Nothing in the records may be altered, and no picture may be included. Restate them in full.

----------

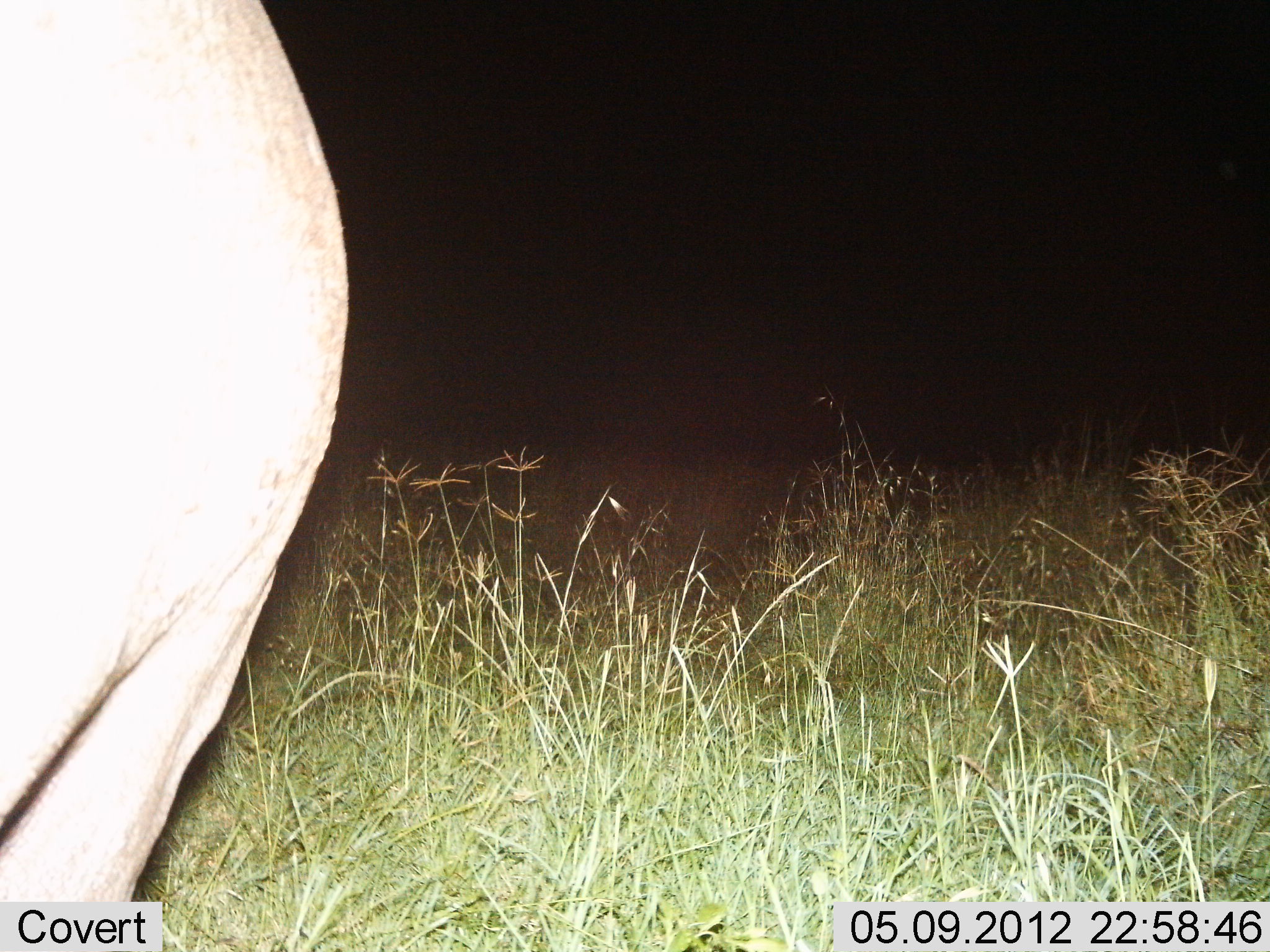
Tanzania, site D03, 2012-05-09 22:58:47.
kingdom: Animalia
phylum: Chordata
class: Mammalia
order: Artiodactyla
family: Hippopotamidae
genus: Hippopotamus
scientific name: Hippopotamus amphibius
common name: hippopotamus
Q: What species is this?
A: Hippopotamus (Hippopotamus amphibius).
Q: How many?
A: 1.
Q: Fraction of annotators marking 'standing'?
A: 80%.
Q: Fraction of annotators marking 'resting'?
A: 0%.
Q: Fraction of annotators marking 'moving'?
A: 20%.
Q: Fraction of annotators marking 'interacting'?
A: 0%.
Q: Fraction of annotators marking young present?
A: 0%.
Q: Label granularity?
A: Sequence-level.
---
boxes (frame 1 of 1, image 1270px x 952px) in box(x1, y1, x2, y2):
animal: box(0, 0, 352, 950)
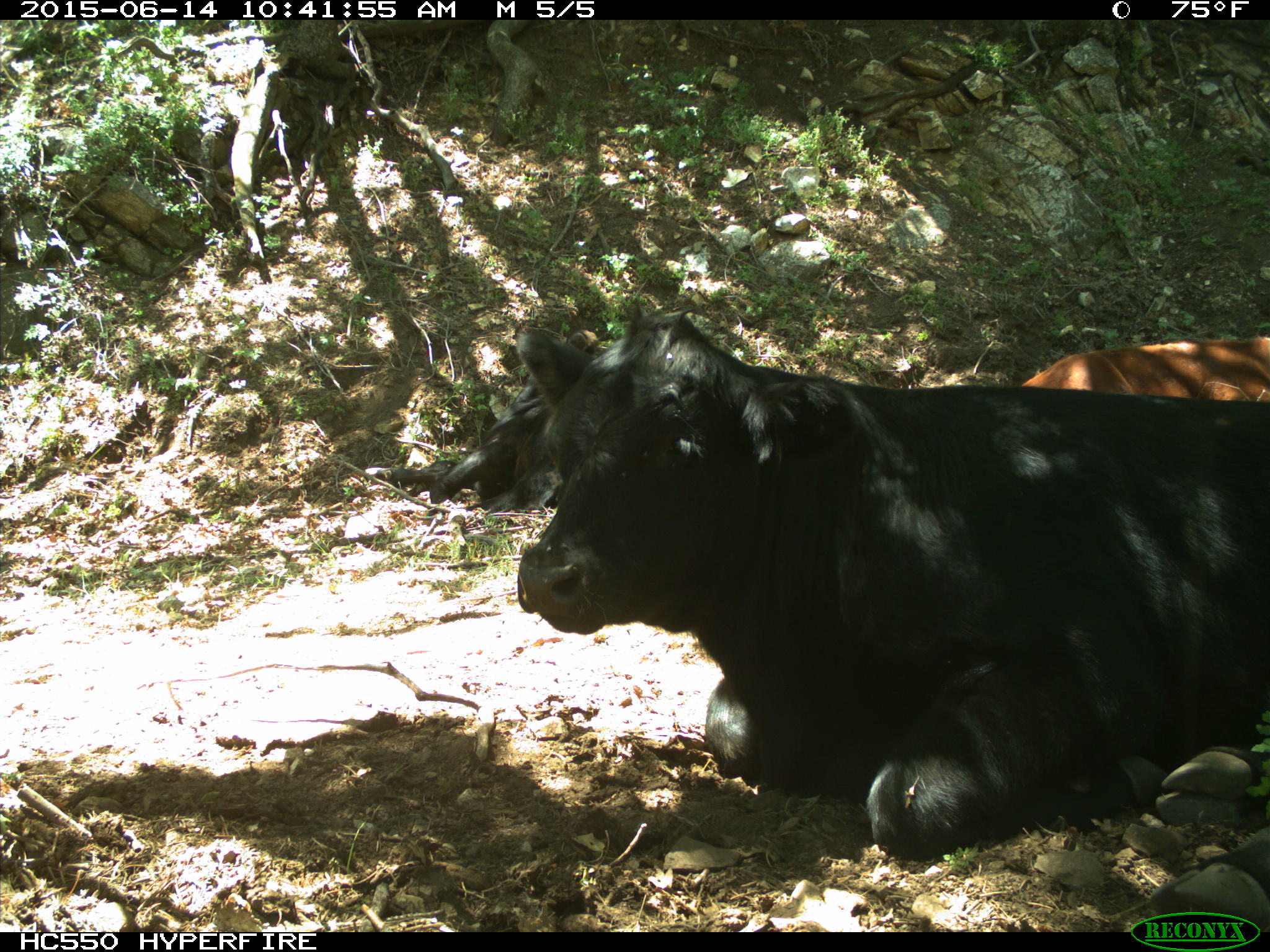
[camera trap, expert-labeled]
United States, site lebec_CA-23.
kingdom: Animalia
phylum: Chordata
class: Mammalia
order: Artiodactyla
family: Bovidae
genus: Bos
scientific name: Bos taurus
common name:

----------

> **Solution for this task**:
Tanzania, site D03, 2012-05-09 22:58:47.
kingdom: Animalia
phylum: Chordata
class: Mammalia
order: Artiodactyla
family: Hippopotamidae
genus: Hippopotamus
scientific name: Hippopotamus amphibius
common name: hippopotamus
Q: What species is this?
A: Hippopotamus (Hippopotamus amphibius).
Q: How many?
A: 1.
Q: Fraction of annotators marking 'standing'?
A: 80%.
Q: Fraction of annotators marking 'resting'?
A: 0%.
Q: Fraction of annotators marking 'moving'?
A: 20%.
Q: Fraction of annotators marking 'interacting'?
A: 0%.
Q: Fraction of annotators marking young present?
A: 0%.
Q: Label granularity?
A: Sequence-level.
---
boxes (frame 1 of 1, image 1270px x 952px) in box(x1, y1, x2, y2):
animal: box(0, 0, 352, 950)
[camera trap, expert-labeled]
United States, site lebec_CA-23.
kingdom: Animalia
phylum: Chordata
class: Mammalia
order: Artiodactyla
family: Bovidae
genus: Bos
scientific name: Bos taurus
common name:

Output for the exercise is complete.